● STATED GOAL 1
Return every line of the records that contains the string "Rect". Case counts.

● DOCUMENT
I talk to her as my very best friend and pray her rosary every day, for I know she has been with me to guide and lead me in every decision in my life. There is no doubt that she knows suffering, watching her only son brutally beaten, scorned and hung on a cross before a cold, cruel world. Yet, she also believed he would rise again and become the Savior for this broken world for all mankind, and for all times, and she would be united with him in heaven one day, which is my hope as well.

She has taught me how to embrace life on every level, and will be my first and foremost saint and guide forever.

Joellyn Soler
President, Minneapolis Council of Catholic Women

St. Anthony of Padua has been in my family for three generations: my grandmother, my mother and myself. He is perhaps the most popular Franciscan in history.

I have a special devotion to him with a Housing Blessing displayed in my home. He is the saint of miraculous miracles and I believe miracles happen.

I’ve lost my parents and four brothers. And God has taken them all to heaven. And I believe St. Anthony will take me there, too, someday. He is not only known for lost objects but lost souls, also. What a comfort to know.

I ask him often to reach down from heaven and take hold of my hand and show me a miracle in time of need. I have a special St. Anthony rosary I say often. I carry a medal in my purse. I pray for health and happiness for myself and those I love.

Mary Mortenson
St. Timothy, Blaine

St. Gemma realized that God created us to love him and be available to him. She lived her short life doing just that. She connected to others, interceding for them.

What makes her special to me is that in spite of Satan’s attempted road blocks, she experienced Mary, her guardian angel and, of course, Jesus with his wounds and revelations.

She did not think herself special, even thinking herself weak and unworthy. She inspires me toward a more trusting and deeper connection to God. She also inspires me to a deeper dependence on the Holy Spirit.

Father Germanus Ruoppolo, CP, was her trusted spiritual adviser. He wrote her story.

Richard Scherer
Church of St Paul, Ham Lake

As a young girl I was always busy and, if not with tasks about the house, I was reading. My eldest sister had read the book “A Story of a Soul,” and she gave it to me to read. I took the book and read it quickly. I needed to read it again.

I was intrigued by St. Therese’s simple way. Could this really work? Would people respond as they had in her life, in mine?

I started to try it among family members and neighbors. I was surprised how people would smile and calm down and situations would become easier.

Yet, the biggest change was in me. I began to see that to love people made me a happier person. To give up or go without things was not so difficult but, instead, a gift. I experienced a contentment with what I had, not really needing so much to be satisfied.

Pope John Paul II made this obscure nun a doctor of the church. She wished to spend her heaven doing good on earth. Is she not doing that through each one of us who follow her little way?

Carol Quinlan
St Pius X, White Bear Lake

Brash, headstrong and violent.

Worldly, self-serving, fearful and disloyal.

Words to describe a saint?

Yes, and they belong to that faltering hero, St. Peter.

● STATED GOAL 2
Do statements (a), (b) and (c) agree with the reflections on saints above? Answer each with yes or no, and quote the deciding words of the text.
(a) St. Anthony is known for lost souls as well as lost objects.
(b) Pope Pius X made St. Therese a doctor of the church.
(c) St. Peter is described as brash, headstrong and violent.

● DATA SHOWN
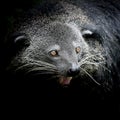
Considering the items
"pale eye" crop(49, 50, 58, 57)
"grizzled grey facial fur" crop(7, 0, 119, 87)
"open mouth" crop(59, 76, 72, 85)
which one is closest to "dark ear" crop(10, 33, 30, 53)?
"grizzled grey facial fur" crop(7, 0, 119, 87)

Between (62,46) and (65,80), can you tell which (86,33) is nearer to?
(62,46)

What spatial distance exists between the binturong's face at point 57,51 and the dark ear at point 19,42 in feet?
0.06

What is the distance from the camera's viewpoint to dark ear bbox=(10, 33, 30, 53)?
225 inches

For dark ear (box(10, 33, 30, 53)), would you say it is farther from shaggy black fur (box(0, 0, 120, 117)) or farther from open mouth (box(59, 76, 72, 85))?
open mouth (box(59, 76, 72, 85))

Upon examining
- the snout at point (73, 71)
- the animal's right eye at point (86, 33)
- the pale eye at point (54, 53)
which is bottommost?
the snout at point (73, 71)

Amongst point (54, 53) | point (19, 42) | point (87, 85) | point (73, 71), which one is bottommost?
point (87, 85)

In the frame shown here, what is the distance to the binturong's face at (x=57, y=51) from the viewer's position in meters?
5.51

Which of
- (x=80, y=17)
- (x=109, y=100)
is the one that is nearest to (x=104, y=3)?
(x=80, y=17)

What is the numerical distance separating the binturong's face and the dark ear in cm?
2

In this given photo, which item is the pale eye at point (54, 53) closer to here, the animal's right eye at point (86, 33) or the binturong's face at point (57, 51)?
the binturong's face at point (57, 51)

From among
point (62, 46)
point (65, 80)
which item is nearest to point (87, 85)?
point (65, 80)

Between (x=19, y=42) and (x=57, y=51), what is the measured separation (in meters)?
0.49

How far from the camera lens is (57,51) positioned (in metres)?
5.54

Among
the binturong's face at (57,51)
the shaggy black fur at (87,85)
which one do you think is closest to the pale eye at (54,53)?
the binturong's face at (57,51)
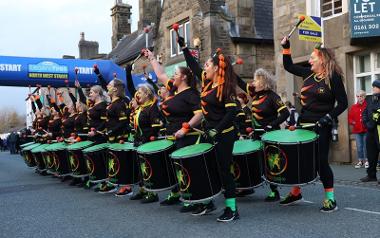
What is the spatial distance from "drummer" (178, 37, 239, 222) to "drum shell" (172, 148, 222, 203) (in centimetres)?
10

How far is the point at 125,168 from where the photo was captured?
24.4 ft

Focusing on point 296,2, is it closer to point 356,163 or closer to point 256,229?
point 356,163

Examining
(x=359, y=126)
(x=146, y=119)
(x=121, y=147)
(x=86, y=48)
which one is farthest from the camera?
(x=86, y=48)

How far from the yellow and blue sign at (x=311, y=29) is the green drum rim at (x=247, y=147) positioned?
22.1ft

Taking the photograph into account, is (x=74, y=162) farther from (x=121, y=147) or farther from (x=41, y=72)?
(x=41, y=72)

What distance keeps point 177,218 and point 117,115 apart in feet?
8.64

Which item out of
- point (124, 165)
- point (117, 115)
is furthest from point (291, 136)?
point (117, 115)

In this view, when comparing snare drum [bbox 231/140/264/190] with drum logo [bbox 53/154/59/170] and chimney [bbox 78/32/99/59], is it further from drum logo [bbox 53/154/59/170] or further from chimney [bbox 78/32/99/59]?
chimney [bbox 78/32/99/59]

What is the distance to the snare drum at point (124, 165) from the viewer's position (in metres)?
7.45

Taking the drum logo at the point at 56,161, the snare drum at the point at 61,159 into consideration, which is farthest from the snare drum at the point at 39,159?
the snare drum at the point at 61,159

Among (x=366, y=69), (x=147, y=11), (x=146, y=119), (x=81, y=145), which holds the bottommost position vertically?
(x=81, y=145)

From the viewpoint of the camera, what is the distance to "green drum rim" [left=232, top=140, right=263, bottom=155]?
6617mm

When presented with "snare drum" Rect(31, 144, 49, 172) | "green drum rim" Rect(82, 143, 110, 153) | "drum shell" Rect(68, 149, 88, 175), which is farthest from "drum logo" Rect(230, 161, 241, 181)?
"snare drum" Rect(31, 144, 49, 172)

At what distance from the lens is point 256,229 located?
515 cm
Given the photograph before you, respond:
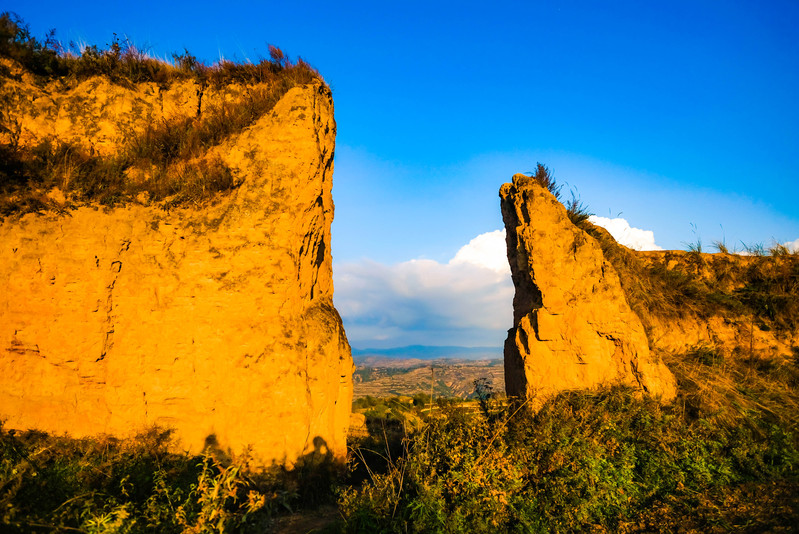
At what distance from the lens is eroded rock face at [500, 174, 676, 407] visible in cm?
896

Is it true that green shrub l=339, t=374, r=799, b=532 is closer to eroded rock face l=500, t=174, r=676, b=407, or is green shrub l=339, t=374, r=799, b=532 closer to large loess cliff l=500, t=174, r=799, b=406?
eroded rock face l=500, t=174, r=676, b=407

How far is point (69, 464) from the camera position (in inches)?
238

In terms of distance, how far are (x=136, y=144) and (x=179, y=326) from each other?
4020 millimetres

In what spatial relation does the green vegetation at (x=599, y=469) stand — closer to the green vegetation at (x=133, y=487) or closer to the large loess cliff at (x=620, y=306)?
the large loess cliff at (x=620, y=306)

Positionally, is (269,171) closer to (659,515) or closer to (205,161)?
(205,161)

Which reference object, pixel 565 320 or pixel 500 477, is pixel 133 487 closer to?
pixel 500 477

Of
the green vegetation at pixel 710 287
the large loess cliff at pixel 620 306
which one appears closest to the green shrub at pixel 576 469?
the large loess cliff at pixel 620 306

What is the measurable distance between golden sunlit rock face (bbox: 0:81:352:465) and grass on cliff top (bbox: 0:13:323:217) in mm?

● TASK RESPONSE 1
When presented with "snare drum" Rect(31, 144, 49, 172) | "green drum rim" Rect(82, 143, 110, 153) | "drum shell" Rect(68, 149, 88, 175), which is farthest from "drum logo" Rect(230, 161, 241, 181)?
"snare drum" Rect(31, 144, 49, 172)

● TASK RESPONSE 2
(a) Yes: "He is not only known for lost objects but lost souls, also."
(b) No: "Pope John Paul II made this obscure nun a doctor of the church."
(c) Yes: "Brash, headstrong and violent." and "they belong to that faltering hero, St. Peter."